Beside the hapless Dag Hammarskjold at the stormy UN general assemblies, struggling to keep order amid the objections of a shoe-wielding Nikita Khrushchev and others, is a chairman with unmistakably Patrician-Irish tones. I had to look him up to be reminded this was Frederick Boland, our ambassador to the UN then, now perhaps best known as father of the poet Eavan.
One other minor revelation of the film was how much the young Fidel Castro – in his broth-of-a-revolutionary-boy phase – reminded me of someone I knew. Then it hit me. He and Liam Neeson at a similar vintage could have been twins.
The violence of Gladiator, despite Hollywood’s best attempts at realism, is the kind designed for eating popcorn to. The violence in Soundtrack to a Coup d’Etat, despite being heavily edited or detailed only in narration, retains the capacity to shock.
It is claimed at one point, for example, that photojournalists covering the Belgian war against pro-independence forces could “buy” a live execution for €500. This is accompanied by footage before and after the shooting of a Congolese rebel, which was used by the Italian director Gualtiero Jacopetti.
A pioneer of “shockumentary” film making, Jacopetti was later charged with murder back in Italy for allegedly staging such scenes but acquitted. Even so, the critic Roger Ebert, called his Africa Addio (“Goodbye Africa”) “brutal, dishonest, and racist”.
Then there is a voice-over in which a man described as a South African mercenary – although speaking with a strong Scottish accent – cheerfully defends his job of killing men, women, and children for money.
It was “the Belgians’ idea,” he says, but he doesn’t mind because his victims are “cannibals”, not “normal people”. There was no comparison, he implied, with “shooting Irishmen or Germans”.
However “well done” it might be, the violence of Gladiator is anaesthetised by the passage of two millennia since the events depicted.
With the Congo, by contrast, we can’t even console ourselves that 60 years have elapsed.

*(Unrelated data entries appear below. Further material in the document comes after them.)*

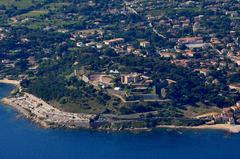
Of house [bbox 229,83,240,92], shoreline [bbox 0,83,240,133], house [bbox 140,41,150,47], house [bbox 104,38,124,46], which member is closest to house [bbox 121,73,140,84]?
shoreline [bbox 0,83,240,133]

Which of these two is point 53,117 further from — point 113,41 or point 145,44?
point 113,41

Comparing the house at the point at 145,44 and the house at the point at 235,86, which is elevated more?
the house at the point at 145,44

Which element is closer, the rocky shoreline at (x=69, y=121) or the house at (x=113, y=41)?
the rocky shoreline at (x=69, y=121)

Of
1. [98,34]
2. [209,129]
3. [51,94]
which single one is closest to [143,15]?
[98,34]

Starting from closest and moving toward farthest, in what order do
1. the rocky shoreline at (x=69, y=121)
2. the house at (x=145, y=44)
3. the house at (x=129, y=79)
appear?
1. the rocky shoreline at (x=69, y=121)
2. the house at (x=129, y=79)
3. the house at (x=145, y=44)

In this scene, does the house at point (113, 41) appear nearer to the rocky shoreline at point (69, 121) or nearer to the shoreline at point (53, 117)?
the shoreline at point (53, 117)

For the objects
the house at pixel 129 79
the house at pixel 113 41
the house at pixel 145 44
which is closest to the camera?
the house at pixel 129 79

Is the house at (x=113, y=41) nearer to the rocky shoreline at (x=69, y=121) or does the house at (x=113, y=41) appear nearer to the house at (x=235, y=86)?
the house at (x=235, y=86)

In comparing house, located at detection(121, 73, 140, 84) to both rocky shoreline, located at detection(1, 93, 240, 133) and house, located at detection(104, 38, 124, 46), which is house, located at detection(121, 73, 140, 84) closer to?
rocky shoreline, located at detection(1, 93, 240, 133)

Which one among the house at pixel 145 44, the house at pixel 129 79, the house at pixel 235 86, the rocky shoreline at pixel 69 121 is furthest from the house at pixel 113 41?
the rocky shoreline at pixel 69 121

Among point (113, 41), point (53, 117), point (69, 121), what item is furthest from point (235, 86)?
point (113, 41)

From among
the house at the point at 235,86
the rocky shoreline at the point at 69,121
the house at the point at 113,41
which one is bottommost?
the rocky shoreline at the point at 69,121
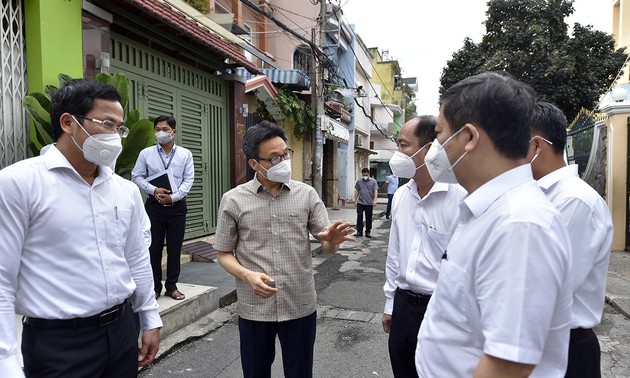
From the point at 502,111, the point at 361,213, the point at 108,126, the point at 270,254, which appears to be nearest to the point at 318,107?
the point at 361,213

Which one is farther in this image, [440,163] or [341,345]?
[341,345]

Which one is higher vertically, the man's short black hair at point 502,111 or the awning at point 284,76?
the awning at point 284,76

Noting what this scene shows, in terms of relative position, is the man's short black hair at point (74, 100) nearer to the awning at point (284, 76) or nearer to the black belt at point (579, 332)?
Result: the black belt at point (579, 332)

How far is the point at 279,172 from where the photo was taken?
2.43 metres

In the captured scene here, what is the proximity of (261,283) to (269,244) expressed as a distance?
1.03 feet

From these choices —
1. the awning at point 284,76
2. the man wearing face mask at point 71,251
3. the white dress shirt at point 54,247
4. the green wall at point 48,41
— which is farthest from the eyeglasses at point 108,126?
the awning at point 284,76

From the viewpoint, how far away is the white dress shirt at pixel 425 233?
2227 mm

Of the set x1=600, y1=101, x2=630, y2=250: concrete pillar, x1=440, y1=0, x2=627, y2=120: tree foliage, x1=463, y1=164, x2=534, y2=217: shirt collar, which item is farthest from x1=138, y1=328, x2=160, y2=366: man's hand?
x1=440, y1=0, x2=627, y2=120: tree foliage

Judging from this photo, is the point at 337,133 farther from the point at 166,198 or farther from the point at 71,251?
the point at 71,251

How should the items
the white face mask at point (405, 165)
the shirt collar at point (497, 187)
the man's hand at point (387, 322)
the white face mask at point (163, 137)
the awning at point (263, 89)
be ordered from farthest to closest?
1. the awning at point (263, 89)
2. the white face mask at point (163, 137)
3. the man's hand at point (387, 322)
4. the white face mask at point (405, 165)
5. the shirt collar at point (497, 187)

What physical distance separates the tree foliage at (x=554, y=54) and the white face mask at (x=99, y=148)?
1419 cm

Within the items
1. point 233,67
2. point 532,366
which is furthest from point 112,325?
point 233,67

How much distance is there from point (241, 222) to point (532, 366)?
1688 mm

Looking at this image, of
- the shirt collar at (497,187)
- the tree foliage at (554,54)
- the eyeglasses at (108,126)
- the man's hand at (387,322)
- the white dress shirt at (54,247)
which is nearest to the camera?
the shirt collar at (497,187)
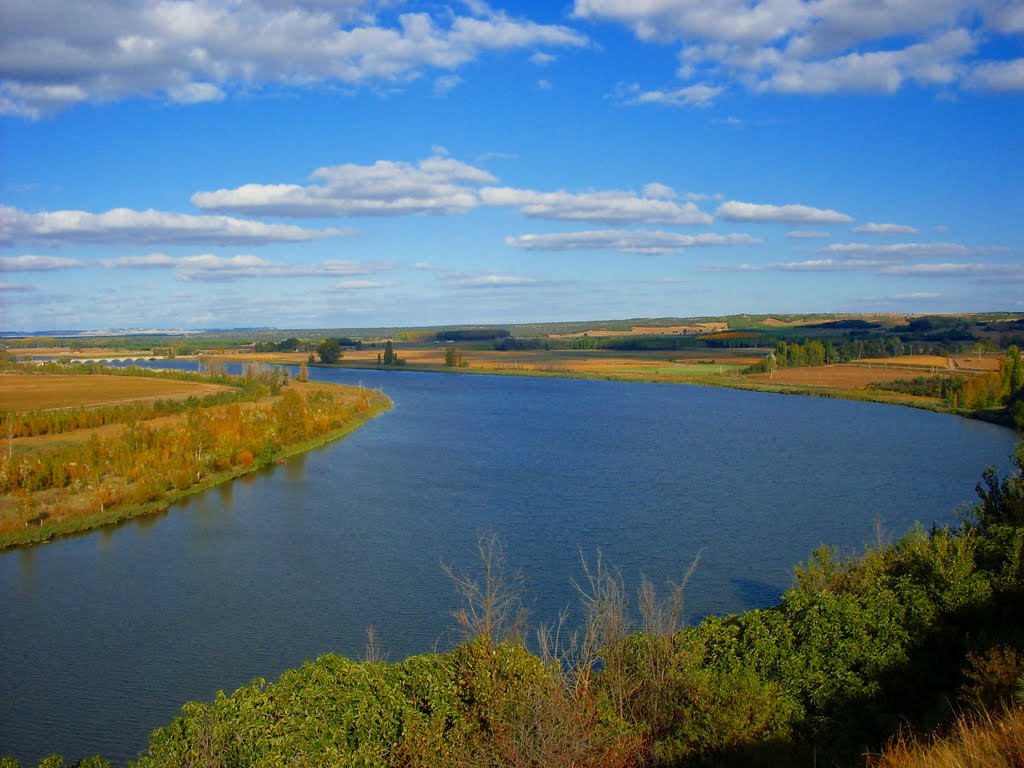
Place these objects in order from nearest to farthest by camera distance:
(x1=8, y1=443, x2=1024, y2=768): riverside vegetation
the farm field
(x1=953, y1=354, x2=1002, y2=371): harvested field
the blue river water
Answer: (x1=8, y1=443, x2=1024, y2=768): riverside vegetation → the blue river water → (x1=953, y1=354, x2=1002, y2=371): harvested field → the farm field

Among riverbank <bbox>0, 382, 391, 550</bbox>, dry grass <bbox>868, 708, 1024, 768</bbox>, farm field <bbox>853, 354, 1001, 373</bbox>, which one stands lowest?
riverbank <bbox>0, 382, 391, 550</bbox>

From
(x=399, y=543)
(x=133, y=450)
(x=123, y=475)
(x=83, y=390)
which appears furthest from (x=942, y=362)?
(x=83, y=390)

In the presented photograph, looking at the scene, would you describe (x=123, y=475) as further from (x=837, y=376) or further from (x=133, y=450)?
(x=837, y=376)

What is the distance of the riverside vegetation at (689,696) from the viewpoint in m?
5.14

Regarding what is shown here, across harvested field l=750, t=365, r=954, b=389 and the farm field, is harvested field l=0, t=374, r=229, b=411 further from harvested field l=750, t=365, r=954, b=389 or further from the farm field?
the farm field

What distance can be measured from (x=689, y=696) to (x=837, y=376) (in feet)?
133

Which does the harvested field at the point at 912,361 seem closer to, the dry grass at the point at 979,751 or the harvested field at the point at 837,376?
the harvested field at the point at 837,376

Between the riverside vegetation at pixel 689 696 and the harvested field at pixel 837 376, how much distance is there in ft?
112

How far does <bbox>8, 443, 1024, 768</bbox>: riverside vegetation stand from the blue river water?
281 centimetres

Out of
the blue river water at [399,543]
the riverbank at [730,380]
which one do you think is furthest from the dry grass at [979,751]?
the riverbank at [730,380]

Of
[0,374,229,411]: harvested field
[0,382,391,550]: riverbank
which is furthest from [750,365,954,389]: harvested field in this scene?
[0,374,229,411]: harvested field

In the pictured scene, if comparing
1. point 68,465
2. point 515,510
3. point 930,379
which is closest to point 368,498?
point 515,510

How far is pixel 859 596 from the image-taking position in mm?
7691

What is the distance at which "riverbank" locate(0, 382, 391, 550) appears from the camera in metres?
15.0
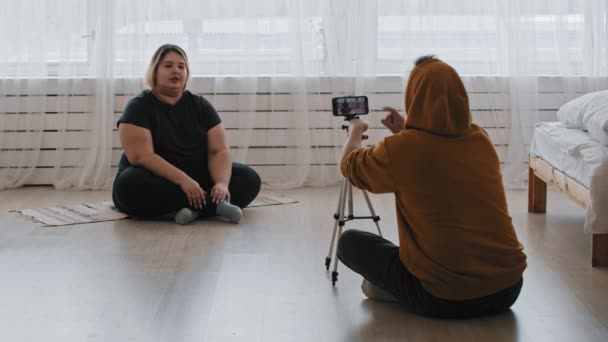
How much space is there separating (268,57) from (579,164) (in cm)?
235

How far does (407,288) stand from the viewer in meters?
2.85

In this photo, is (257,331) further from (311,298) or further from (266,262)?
(266,262)

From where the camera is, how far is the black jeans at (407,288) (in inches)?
111

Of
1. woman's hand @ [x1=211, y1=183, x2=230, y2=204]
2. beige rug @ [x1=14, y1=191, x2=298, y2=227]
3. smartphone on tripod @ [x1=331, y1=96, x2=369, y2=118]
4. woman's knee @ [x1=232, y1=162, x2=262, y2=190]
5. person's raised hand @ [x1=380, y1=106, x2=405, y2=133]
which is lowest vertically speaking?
beige rug @ [x1=14, y1=191, x2=298, y2=227]

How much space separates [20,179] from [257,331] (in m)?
3.26

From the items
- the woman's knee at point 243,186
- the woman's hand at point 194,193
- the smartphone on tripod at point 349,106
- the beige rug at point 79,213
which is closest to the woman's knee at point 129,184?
the beige rug at point 79,213

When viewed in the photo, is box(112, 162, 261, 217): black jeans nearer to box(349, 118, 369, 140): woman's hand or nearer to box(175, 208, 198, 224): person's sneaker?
box(175, 208, 198, 224): person's sneaker

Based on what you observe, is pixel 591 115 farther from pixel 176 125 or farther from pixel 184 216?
pixel 176 125

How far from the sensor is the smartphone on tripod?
10.5 feet

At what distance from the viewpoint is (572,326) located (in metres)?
2.83

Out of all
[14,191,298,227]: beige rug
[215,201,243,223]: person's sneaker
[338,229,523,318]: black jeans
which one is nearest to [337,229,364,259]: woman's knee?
[338,229,523,318]: black jeans

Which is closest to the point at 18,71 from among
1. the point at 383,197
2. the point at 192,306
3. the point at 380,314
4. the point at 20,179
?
the point at 20,179

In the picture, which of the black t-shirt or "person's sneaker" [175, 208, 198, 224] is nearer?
"person's sneaker" [175, 208, 198, 224]

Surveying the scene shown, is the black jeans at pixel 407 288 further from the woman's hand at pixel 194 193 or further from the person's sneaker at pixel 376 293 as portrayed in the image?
the woman's hand at pixel 194 193
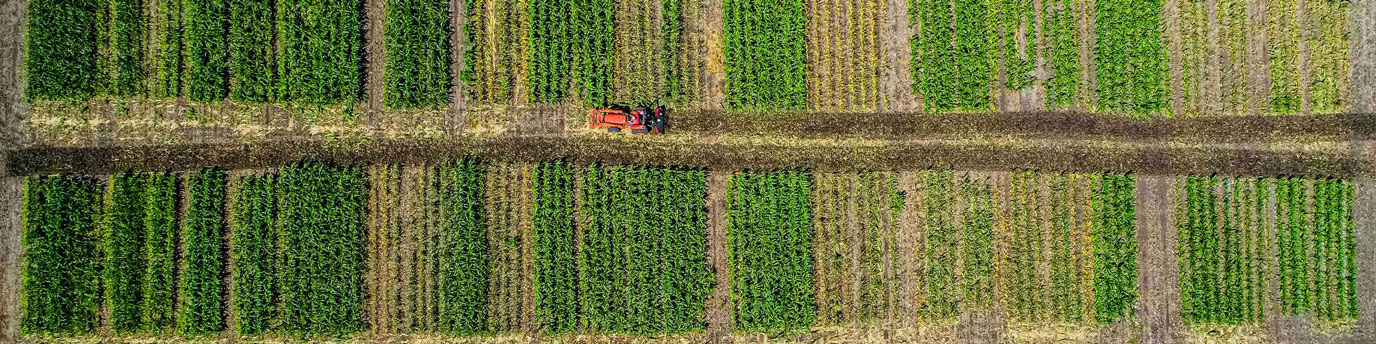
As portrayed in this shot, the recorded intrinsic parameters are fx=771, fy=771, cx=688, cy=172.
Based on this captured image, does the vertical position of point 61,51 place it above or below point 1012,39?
below

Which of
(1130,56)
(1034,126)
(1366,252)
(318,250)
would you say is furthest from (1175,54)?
(318,250)

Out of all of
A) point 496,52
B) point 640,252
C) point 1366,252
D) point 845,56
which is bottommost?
point 1366,252

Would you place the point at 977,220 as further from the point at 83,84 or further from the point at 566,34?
the point at 83,84

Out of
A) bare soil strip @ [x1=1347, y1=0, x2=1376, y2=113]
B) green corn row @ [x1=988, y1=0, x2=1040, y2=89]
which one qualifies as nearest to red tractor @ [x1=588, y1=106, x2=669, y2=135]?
green corn row @ [x1=988, y1=0, x2=1040, y2=89]

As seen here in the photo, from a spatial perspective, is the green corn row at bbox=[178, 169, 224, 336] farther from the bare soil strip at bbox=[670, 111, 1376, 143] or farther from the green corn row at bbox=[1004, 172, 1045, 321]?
the green corn row at bbox=[1004, 172, 1045, 321]

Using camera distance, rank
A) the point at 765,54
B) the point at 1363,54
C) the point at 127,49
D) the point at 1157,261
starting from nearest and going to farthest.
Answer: the point at 127,49 < the point at 765,54 < the point at 1157,261 < the point at 1363,54

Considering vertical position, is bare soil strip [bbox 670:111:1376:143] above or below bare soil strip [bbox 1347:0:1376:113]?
below

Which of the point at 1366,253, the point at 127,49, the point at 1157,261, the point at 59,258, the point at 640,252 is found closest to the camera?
the point at 59,258

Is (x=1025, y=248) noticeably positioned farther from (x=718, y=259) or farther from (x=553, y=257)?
(x=553, y=257)
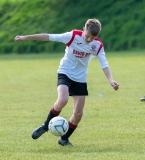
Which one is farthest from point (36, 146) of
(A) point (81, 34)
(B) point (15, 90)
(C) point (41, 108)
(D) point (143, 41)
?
(D) point (143, 41)

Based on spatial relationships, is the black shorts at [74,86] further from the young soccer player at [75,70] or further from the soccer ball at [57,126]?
the soccer ball at [57,126]

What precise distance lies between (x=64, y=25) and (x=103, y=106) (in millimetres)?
28428

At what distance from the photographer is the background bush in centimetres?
3856

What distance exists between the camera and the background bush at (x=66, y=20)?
127ft

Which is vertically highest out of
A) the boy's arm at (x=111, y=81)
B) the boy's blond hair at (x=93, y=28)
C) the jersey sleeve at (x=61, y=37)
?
the boy's blond hair at (x=93, y=28)

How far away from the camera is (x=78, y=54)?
797cm

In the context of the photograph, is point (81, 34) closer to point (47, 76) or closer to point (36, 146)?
point (36, 146)

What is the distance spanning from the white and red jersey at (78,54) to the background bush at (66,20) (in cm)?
2935

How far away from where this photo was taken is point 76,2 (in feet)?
140

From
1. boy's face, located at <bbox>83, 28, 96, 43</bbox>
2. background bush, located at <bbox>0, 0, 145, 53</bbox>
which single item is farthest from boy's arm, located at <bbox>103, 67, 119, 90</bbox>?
background bush, located at <bbox>0, 0, 145, 53</bbox>

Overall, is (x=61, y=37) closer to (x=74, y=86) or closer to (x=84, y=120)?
(x=74, y=86)

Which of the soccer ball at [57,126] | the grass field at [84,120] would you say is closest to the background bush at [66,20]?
the grass field at [84,120]

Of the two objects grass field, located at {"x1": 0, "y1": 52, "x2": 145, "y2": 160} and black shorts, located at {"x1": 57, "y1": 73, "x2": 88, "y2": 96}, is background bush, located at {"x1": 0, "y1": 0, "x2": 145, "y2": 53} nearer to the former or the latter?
grass field, located at {"x1": 0, "y1": 52, "x2": 145, "y2": 160}

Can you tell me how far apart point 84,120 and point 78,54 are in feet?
8.34
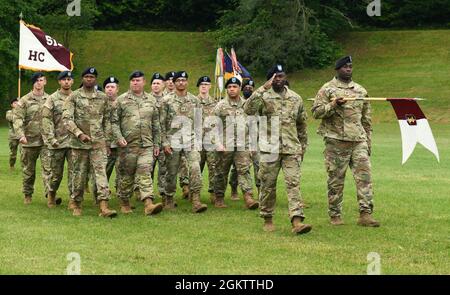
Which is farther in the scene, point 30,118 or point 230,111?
point 30,118

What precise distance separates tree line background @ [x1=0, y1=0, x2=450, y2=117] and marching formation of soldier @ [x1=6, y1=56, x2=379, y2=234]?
110 ft

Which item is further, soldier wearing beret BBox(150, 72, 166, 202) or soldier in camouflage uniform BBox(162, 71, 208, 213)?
soldier wearing beret BBox(150, 72, 166, 202)

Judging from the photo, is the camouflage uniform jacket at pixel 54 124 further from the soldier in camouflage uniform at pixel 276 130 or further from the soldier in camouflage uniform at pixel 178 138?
the soldier in camouflage uniform at pixel 276 130

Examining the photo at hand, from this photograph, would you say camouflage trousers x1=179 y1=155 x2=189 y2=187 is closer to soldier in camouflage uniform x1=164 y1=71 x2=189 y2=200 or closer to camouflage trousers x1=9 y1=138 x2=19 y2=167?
soldier in camouflage uniform x1=164 y1=71 x2=189 y2=200

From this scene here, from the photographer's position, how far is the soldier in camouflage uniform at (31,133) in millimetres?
14148

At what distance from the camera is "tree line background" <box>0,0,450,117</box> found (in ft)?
160

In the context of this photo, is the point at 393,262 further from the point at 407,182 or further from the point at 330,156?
the point at 407,182

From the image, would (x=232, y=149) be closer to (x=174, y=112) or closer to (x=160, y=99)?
(x=174, y=112)

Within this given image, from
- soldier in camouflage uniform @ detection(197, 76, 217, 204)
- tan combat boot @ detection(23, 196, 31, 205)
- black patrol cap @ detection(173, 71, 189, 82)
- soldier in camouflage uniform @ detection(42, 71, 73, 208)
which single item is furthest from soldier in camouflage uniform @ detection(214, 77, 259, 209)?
tan combat boot @ detection(23, 196, 31, 205)

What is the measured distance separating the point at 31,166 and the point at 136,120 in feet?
8.97

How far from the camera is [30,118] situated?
48.3 ft

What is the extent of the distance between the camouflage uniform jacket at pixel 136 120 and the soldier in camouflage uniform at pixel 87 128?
0.18 m

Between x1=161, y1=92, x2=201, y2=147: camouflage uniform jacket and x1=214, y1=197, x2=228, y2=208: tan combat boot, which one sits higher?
x1=161, y1=92, x2=201, y2=147: camouflage uniform jacket

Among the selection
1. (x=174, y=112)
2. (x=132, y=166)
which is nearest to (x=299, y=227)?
(x=132, y=166)
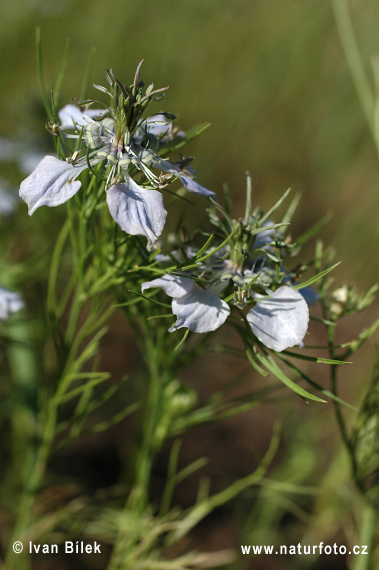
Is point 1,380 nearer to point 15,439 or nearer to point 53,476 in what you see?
point 15,439

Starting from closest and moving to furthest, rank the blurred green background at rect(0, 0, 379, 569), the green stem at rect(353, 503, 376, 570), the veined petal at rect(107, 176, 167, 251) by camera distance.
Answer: the veined petal at rect(107, 176, 167, 251), the green stem at rect(353, 503, 376, 570), the blurred green background at rect(0, 0, 379, 569)

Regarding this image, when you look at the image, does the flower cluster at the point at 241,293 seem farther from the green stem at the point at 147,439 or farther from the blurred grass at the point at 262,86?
the blurred grass at the point at 262,86

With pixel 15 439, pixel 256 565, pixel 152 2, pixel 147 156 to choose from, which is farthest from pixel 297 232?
pixel 147 156

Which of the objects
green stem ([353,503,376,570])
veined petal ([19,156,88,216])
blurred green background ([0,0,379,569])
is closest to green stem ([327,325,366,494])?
green stem ([353,503,376,570])

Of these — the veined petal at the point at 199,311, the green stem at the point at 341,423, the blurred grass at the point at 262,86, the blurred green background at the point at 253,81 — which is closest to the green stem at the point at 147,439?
the veined petal at the point at 199,311

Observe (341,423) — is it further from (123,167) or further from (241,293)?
(123,167)

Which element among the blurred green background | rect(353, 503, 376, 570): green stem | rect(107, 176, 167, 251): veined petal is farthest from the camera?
the blurred green background

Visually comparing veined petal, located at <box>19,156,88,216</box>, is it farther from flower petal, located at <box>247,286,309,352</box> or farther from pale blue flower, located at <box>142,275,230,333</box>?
flower petal, located at <box>247,286,309,352</box>
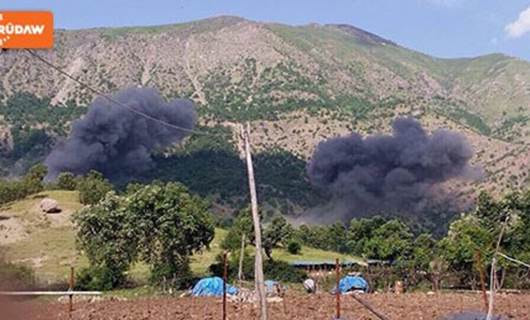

Back then, it was the country’s rich uranium deposits that made it a pawn in the Cold War.
But wealth in other minerals, notably cobalt – as used in batteries – has made war, corruption, and “modern-day slavery” a near constant in the decades since.
Towards the end of the two-and-a-half-hour documentary comes a disconcerting moment where the action seems to have cut to a commercial break, advertising iPhones. Then you realise that no, this is still part of the story. Cue a guilty moment when, soon afterwards, you turn your own phone back on.